### EXERCISE 1
According to the Rust error-handling page, which crate should application code use?
### EXERCISE 2
Write out the Rust error-handling page's text between "let container = build_container(&artifact)" and "push_to_registry(&container)", inclusive.

### SUPPLIED PASSAGE
Rust Error Handling Patterns for Production Systems

Practical error handling strategies in Rust for infrastructure code. Covers thiserror vs anyhow, error propagation, retry patterns, and structured error.

LB
Luca Berton
Β· 1 min read

Error handling in Rust is the language’s most underappreciated superpower. While the borrow checker gets all the attention, it’s the Result type and trait-based error system that prevent the silent failures that bring down production systems at 3 AM.

The Two-Crate Strategy

Every production Rust project should use both:

  • thiserror β€” for library code (typed, structured errors)
  • anyhow β€” for application code (ergonomic, contextual errors)
// Library layer: typed errors with thiserror
#[derive(Debug, thiserror::Error)]
pub enum StorageError {
    #[error("object not found: {bucket}/{key}")]
    NotFound { bucket: String, key: String },

    #[error("permission denied for {principal} on {resource}")]
    PermissionDenied { principal: String, resource: String },

    #[error("storage quota exceeded: {used_bytes}/{limit_bytes} bytes")]
    QuotaExceeded { used_bytes: u64, limit_bytes: u64 },

    #[error("network timeout after {0:?}")]
    Timeout(std::time::Duration),

    #[error(transparent)]
    Io(#[from] std::io::Error),
}

// Application layer: anyhow for ergonomic propagation
use anyhow::{Context, Result};

async fn deploy_model(config: &ModelConfig) -> Result<()> {
    let artifact = download_artifact(&config.model_uri)
        .await
        .context("failed to download model artifact")?;

    let container = build_container(&artifact)
        .await
        .with_context(|| format!("failed to build container for {}", config.name))?;

    push_to_registry(&container)

### COLLECTED MATERIAL
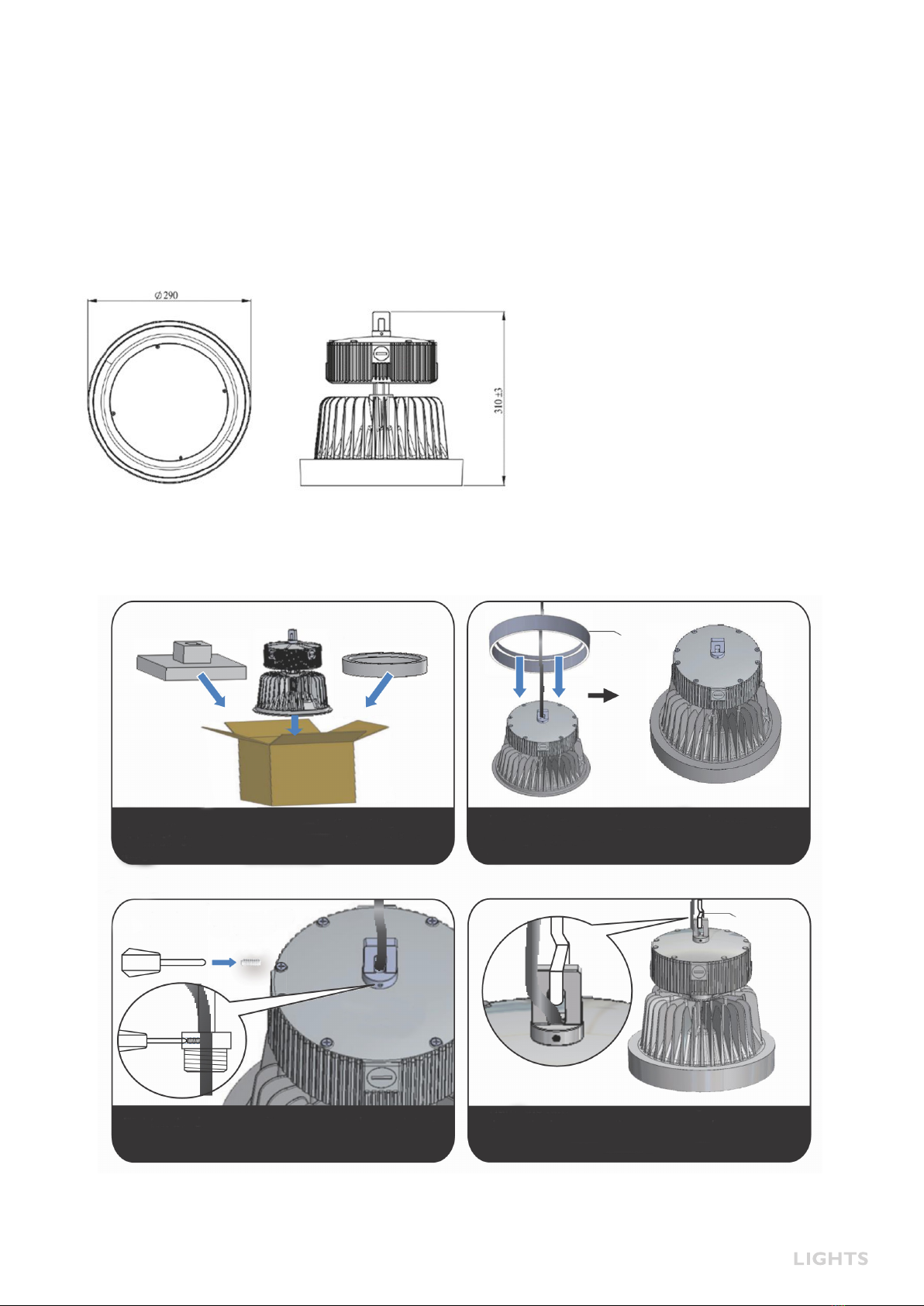 $\varnothing 290$

$310 \pm 3$

LIGHTS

### YOUR RESPONSE 1
anyhow

### YOUR RESPONSE 2
let container = build_container(&artifact)
        .await
        .with_context(|| format!("failed to build container for {}", config.name))?;

    push_to_registry(&container)